Deciphering the imprint of topology on nonlinear dynamical network stability

TL;DR

This paper investigates how the topology of coupled oscillator networks influences their nonlinear stability, revealing new asymptotic states and providing a classification scheme for nodes based on their topological features.

Contribution

It extends previous work by integrating survivability and basin stability measures, uncovering novel states and establishing a topological classification for stability analysis.

Findings

Identification of solitary, desynchronized oscillators after perturbations.

Topological classification scheme for nodes in tree-shaped appendices.

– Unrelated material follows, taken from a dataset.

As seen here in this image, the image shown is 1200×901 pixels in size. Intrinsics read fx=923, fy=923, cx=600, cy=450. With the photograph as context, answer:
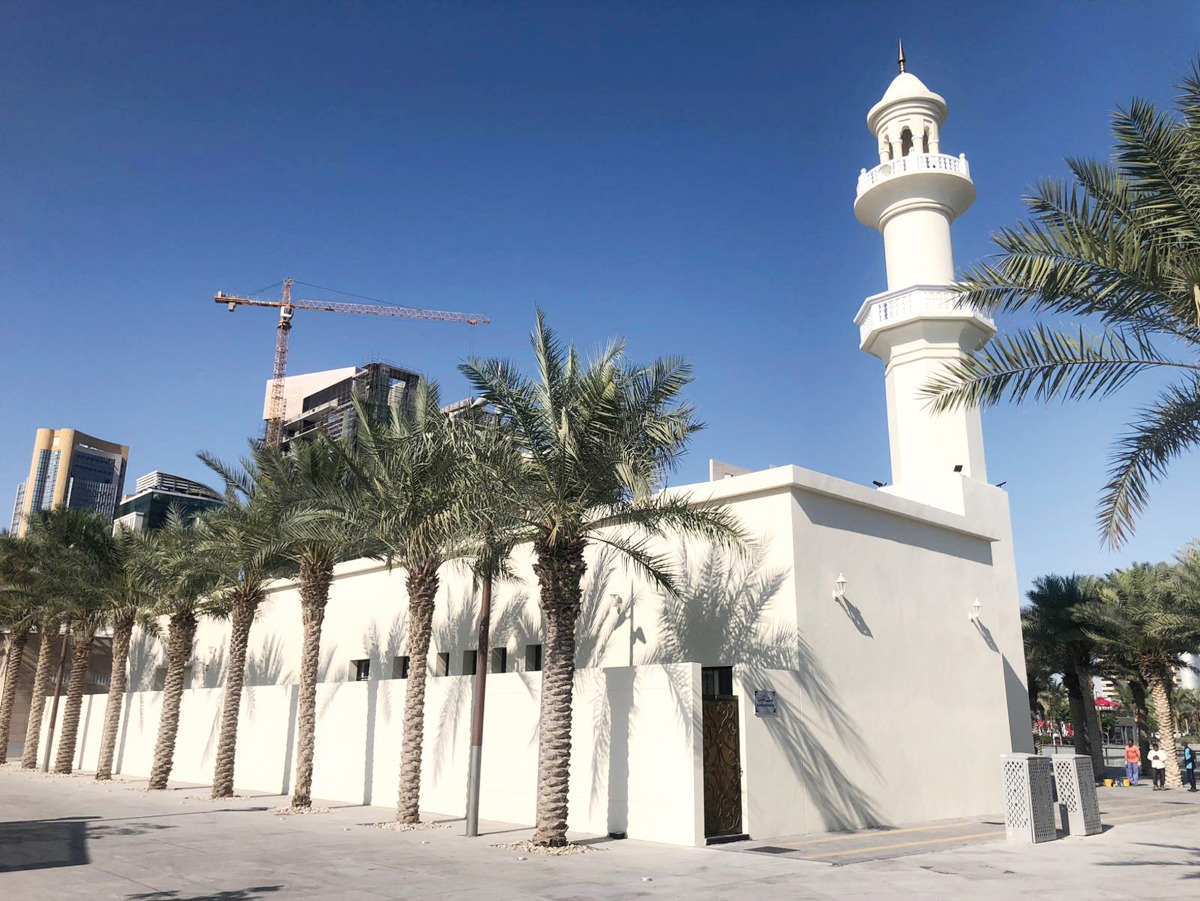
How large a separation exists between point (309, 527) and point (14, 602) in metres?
22.2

Homogeneous network topologies enhance nonlinear stability.

Abstract

Coupled oscillator networks show a complex interrelations between topological characteristics of the network and the nonlinear stability of single nodes with respect to large but realistic perturbations. We extend previous results on these relations by incorporating sampling-based measures of the transient behaviour of the system, its survivability, as well as its asymptotic behaviour, its basin stability. By combining basin stability and survivability we uncover novel, previously unknown asymptotic states with solitary, desynchronized oscillators which are rotating with a frequency different from their natural one. They occur almost exclusively after perturbations at nodes with specific topological properties. More generally we confirm and significantly refine the results on the distinguished role tree-shaped appendices play for nonlinear stability. We find a topological classification scheme for nodes located in such appendices, that exactly separates them according to their stability properties, thus establishing a strong link between topology and dynamics. Hence, the results can be used for the identification of vulnerable nodes in power grids or other coupled oscillator networks. From this classification we can derive general design principles for resilient power grids. We find that striving for homogeneous network topologies facilitates a better performance in terms of nonlinear dynamical network stability. While the employed second-order Kuramoto-like model is parametrized to be representative for power grids, we expect these insights to transfer to other critical infrastructure systems or complex network dynamics appearing in various other fields.